### THE RECORDS ###

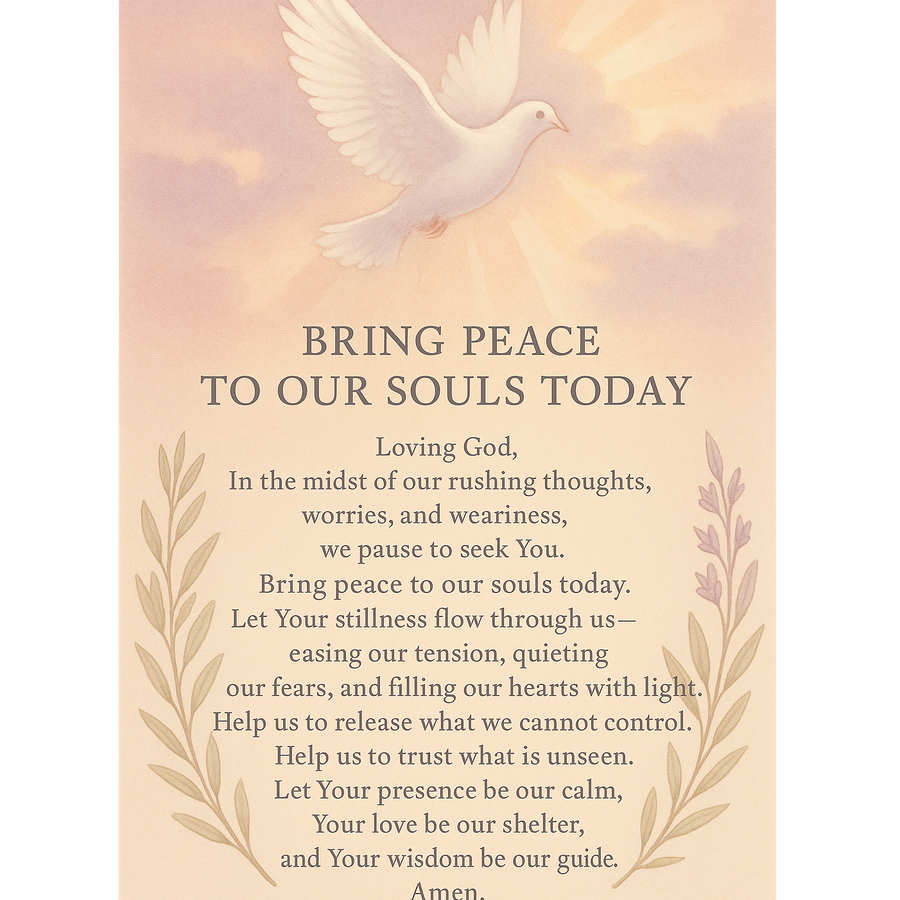 BRING PEACE
TO OUR SOULS TODAY

Loving God,
In the midst of our rushing thoughts,
worries, and weariness,
we pause to seek You.
Bring peace to our souls today.
Let Your stillness flow through us—
easing our tension, quieting
our fears, and filling our hearts with light.
Help us to release what we cannot control.
Help us to trust what is unseen.
Let Your presence be our calm,
Your love be our shelter,
and Your wisdom be our guide.
Amen.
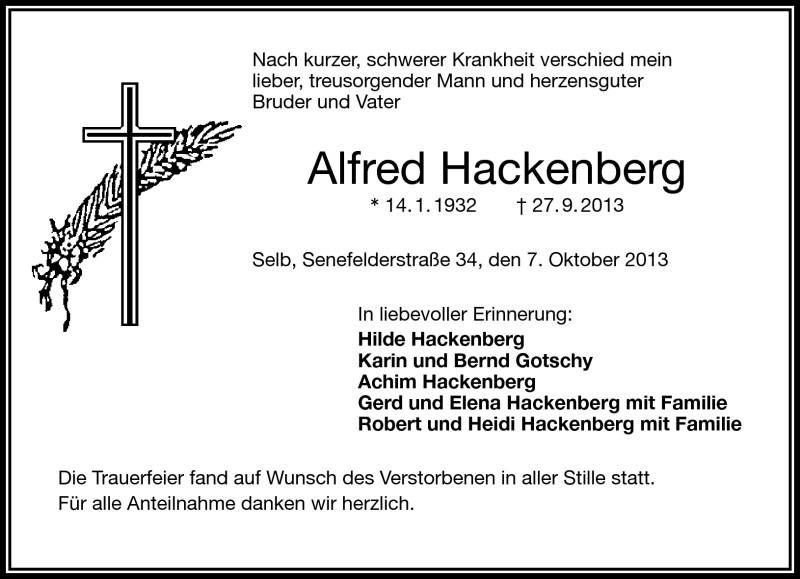 Nach kurzer, schwerer Krankheit verschied mein lieber, treusorgender Mann und herzensguter Bruder und Vater

Alfred Hackenberg

* 14. 1. 1932 † 27. 9. 2013

Selb, Senefelderstraße 34, den 7. Oktober 2013

In liebevoller Erinnerung:
Hilde Hackenberg
Karin und Bernd Gotschy
Achim Hackenberg
Gerd und Elena Hackenberg mit Familie
Robert und Heidi Hackenberg mit Familie

Die Trauerfeier fand auf Wunsch des Verstorbenen in aller Stille statt.
Für alle Anteilnahme danken wir herzlich.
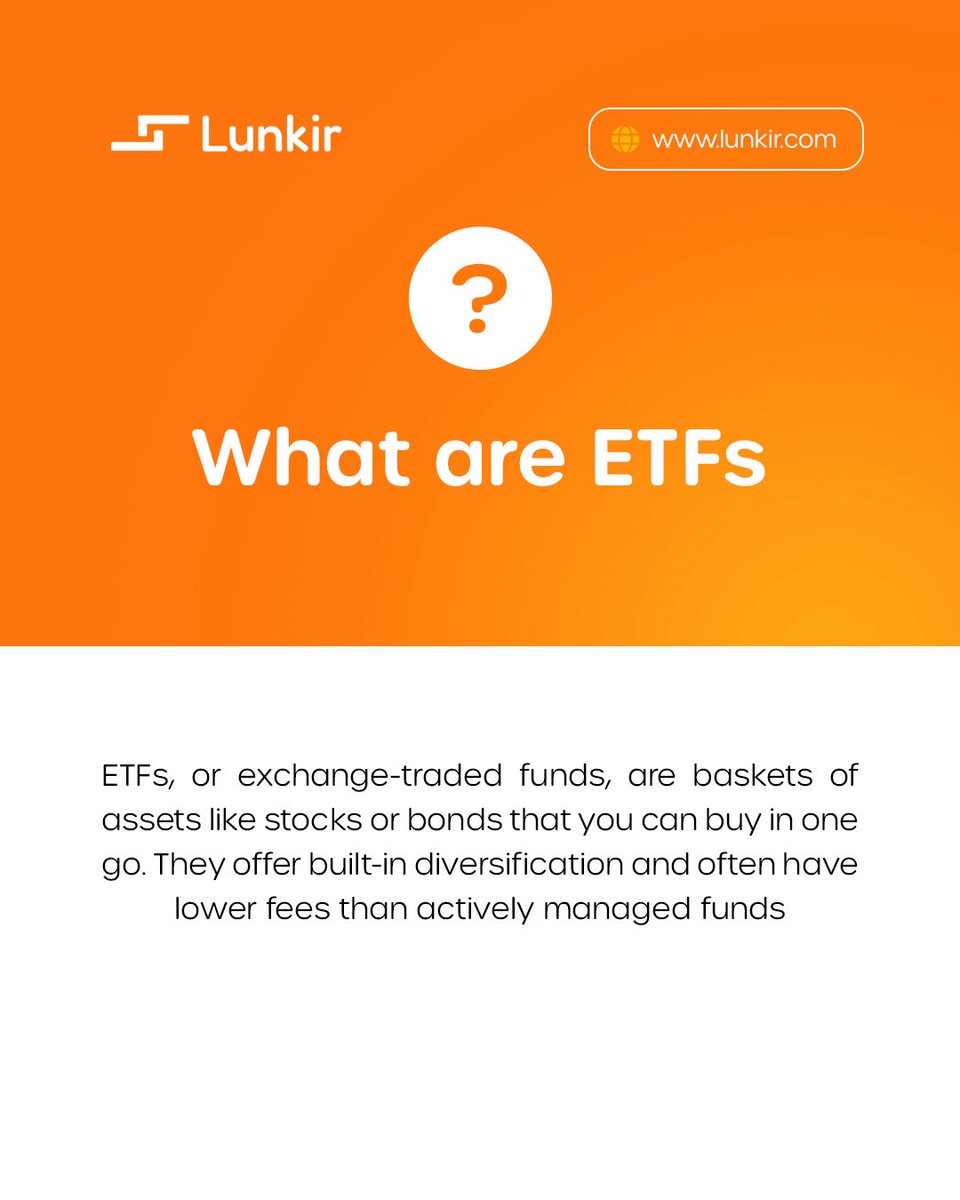 Lunkir

www.lunkir.com

?

What are ETFs

ETFs, or exchange-traded funds, are baskets of assets like stocks or bonds that you can buy in one go. They offer built-in diversification and often have lower fees than actively managed funds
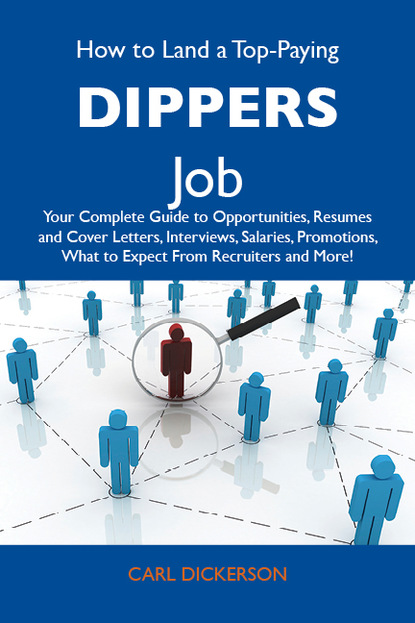 How to Land a Top-Paying

DIPPERS

Job

Your Complete Guide to Opportunities, Resumes and Cover Letters, Interviews, Salaries, Promotions, What to Expect From Recruiters and More!

CARL DICKERSON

###

_ABOUT THIS EXERCISE_
Output a verbatim copy of all entries above; no pictures go in it.

_TASK ANSWER_
 BRING PEACE
TO OUR SOULS TODAY

Loving God,
In the midst of our rushing thoughts,
worries, and weariness,
we pause to seek You.
Bring peace to our souls today.
Let Your stillness flow through us—
easing our tension, quieting
our fears, and filling our hearts with light.
Help us to release what we cannot control.
Help us to trust what is unseen.
Let Your presence be our calm,
Your love be our shelter,
and Your wisdom be our guide.
Amen.
 Nach kurzer, schwerer Krankheit verschied mein lieber, treusorgender Mann und herzensguter Bruder und Vater

Alfred Hackenberg

* 14. 1. 1932 † 27. 9. 2013

Selb, Senefelderstraße 34, den 7. Oktober 2013

In liebevoller Erinnerung:
Hilde Hackenberg
Karin und Bernd Gotschy
Achim Hackenberg
Gerd und Elena Hackenberg mit Familie
Robert und Heidi Hackenberg mit Familie

Die Trauerfeier fand auf Wunsch des Verstorbenen in aller Stille statt.
Für alle Anteilnahme danken wir herzlich.
 Lunkir

www.lunkir.com

?

What are ETFs

ETFs, or exchange-traded funds, are baskets of assets like stocks or bonds that you can buy in one go. They offer built-in diversification and often have lower fees than actively managed funds
 How to Land a Top-Paying

DIPPERS

Job

Your Complete Guide to Opportunities, Resumes and Cover Letters, Interviews, Salaries, Promotions, What to Expect From Recruiters and More!

CARL DICKERSON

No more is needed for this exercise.